THE ART OF SLEEPING ALONE: Why One French Woman Suddenly Gave Up Sex. By Sophie Fontanel. Translated by Linda Coverdale. Scribner. 153 pages. $22.
In Nicholson Baker’s recent novel, “House of Holes,” there’s a hotel in which every room has a Sex Now button. Press it, and an aroused person (male or female) will arrive, ardent to attend to your needs.
In the blinkered male imagination, women possess their own kind of Sex Now button.
The French writer Sophie Fontanel’s new memoir, “The Art of Sleeping Alone,” is about not merely employing your Sex Now button selectively, but about throwing it away altogether.
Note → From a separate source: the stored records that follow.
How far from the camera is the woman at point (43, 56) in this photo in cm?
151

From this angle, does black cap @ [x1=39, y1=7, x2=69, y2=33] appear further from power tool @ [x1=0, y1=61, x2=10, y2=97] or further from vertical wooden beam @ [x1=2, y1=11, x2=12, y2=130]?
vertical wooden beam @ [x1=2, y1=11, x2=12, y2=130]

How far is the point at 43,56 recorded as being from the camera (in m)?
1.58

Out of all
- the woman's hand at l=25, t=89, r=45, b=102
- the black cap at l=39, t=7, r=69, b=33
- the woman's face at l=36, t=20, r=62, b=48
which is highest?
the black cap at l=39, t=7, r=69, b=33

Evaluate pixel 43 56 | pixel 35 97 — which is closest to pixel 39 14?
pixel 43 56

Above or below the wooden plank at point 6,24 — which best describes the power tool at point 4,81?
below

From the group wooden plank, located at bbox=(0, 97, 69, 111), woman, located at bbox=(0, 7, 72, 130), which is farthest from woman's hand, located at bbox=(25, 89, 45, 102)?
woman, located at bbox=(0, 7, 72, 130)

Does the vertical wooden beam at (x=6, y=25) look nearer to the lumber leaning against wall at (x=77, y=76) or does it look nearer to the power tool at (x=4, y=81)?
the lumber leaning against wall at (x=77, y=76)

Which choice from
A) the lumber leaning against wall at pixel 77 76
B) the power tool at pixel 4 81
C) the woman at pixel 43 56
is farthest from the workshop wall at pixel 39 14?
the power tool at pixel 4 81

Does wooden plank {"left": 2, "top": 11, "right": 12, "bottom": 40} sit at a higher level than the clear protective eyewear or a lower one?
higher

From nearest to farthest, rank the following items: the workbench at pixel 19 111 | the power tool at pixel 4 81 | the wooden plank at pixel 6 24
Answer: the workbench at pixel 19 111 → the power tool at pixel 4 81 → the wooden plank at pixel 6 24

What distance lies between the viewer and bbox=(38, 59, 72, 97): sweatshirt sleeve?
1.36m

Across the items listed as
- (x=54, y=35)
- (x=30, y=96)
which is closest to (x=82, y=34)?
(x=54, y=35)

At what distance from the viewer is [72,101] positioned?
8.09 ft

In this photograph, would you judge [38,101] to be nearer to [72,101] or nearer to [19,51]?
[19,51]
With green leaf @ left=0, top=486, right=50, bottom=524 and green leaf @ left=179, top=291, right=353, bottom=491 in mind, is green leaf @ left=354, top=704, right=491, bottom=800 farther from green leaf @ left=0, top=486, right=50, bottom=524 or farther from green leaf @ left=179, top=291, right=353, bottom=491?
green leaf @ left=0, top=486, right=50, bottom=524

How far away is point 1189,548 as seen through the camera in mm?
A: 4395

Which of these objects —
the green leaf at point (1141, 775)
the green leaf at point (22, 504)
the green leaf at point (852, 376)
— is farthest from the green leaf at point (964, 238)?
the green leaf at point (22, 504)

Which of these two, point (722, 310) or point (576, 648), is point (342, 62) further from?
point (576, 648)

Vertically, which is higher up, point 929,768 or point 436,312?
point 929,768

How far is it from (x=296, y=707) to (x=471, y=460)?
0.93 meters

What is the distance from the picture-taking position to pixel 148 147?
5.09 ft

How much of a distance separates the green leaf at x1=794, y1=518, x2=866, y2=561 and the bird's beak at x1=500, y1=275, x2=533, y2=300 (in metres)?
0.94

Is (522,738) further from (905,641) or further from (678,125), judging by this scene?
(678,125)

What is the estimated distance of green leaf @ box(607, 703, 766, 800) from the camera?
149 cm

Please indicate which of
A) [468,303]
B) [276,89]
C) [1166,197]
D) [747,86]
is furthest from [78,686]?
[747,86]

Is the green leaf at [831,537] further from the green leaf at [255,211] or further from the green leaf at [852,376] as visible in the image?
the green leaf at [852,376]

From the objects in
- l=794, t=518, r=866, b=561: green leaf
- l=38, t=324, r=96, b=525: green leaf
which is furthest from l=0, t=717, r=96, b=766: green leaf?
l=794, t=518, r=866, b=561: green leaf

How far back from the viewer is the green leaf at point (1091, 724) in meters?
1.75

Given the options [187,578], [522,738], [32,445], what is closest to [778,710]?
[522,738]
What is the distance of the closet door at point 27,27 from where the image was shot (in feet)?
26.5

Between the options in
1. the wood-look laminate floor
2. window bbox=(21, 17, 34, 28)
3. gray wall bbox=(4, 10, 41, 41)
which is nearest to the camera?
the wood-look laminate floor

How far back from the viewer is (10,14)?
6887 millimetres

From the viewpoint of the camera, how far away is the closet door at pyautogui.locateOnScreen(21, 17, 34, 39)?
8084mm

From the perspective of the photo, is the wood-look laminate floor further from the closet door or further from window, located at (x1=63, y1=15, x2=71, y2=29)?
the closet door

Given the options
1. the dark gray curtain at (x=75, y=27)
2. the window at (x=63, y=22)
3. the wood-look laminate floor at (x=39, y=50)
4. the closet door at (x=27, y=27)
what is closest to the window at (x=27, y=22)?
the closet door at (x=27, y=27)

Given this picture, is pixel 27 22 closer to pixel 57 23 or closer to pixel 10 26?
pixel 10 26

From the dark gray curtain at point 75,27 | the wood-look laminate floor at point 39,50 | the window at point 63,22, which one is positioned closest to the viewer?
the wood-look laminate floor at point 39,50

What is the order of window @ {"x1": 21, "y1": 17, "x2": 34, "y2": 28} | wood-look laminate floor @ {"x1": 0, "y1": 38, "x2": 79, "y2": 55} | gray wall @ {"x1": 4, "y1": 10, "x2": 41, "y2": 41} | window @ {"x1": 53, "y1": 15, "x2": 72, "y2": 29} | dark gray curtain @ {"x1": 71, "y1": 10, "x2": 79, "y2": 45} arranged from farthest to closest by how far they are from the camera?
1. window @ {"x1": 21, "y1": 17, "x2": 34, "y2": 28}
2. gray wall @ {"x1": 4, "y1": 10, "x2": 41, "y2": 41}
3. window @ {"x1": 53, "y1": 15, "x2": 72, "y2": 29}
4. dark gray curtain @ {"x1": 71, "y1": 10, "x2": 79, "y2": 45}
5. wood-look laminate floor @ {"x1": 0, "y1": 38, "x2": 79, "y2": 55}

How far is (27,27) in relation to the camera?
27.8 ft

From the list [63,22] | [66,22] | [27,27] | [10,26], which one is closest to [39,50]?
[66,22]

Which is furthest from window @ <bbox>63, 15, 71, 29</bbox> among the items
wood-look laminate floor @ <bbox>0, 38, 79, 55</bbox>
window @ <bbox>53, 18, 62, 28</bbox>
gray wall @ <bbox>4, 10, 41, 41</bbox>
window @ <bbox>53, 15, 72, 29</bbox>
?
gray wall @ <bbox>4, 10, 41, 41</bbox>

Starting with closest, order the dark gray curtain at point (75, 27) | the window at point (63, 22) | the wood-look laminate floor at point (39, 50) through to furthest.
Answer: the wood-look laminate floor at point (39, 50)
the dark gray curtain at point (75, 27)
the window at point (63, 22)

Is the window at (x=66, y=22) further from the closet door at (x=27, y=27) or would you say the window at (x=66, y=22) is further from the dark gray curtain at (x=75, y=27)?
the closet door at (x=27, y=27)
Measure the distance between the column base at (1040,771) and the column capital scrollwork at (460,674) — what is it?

For 12 years, starting at 27, she turned her body into a carnal no-fly zone.
The results, she reports, were instantaneous and long-lasting. “I’d begun to glow,” she declares. “My backbone was much straighter.” It was like yoga, without the sore arches.
Fontanel is an editor at French Elle, and her book was a best-seller in her native country, where it was published under the title “L’envie” (“The Desire”). It’s an empowerment manifesto. It was, and is, a searching investigation into the power of no.
The first thing to say about “The Art of Sleeping Alone” is that it’s very French. It’s slim, chic and humorless, that is, a sophisticated bagatelle of a volume, filled with detours to exotic locales: the Sahara, Goa in India, the Greek island of Hydra.
There’s little in the way of biography. We learn almost nothing about Fontanel’s family, schooling or job. Among the things that propels you forward is the mystery of when, exactly, sex began to seem like a terrible deal for her, like one of life’s mistakes instead of one of its gifts.
The opposite of experience is innocence, of course, and in “The Art of Sleeping Alone,” the author often longs to retreat from the adult world into one that can resemble childhood.
I was willing to cheer aspects of Fontanel’s victory over her own perceived weakness, but I wish her triumph didn’t arrive at the cost of what feels like emotional and intellectual retreat.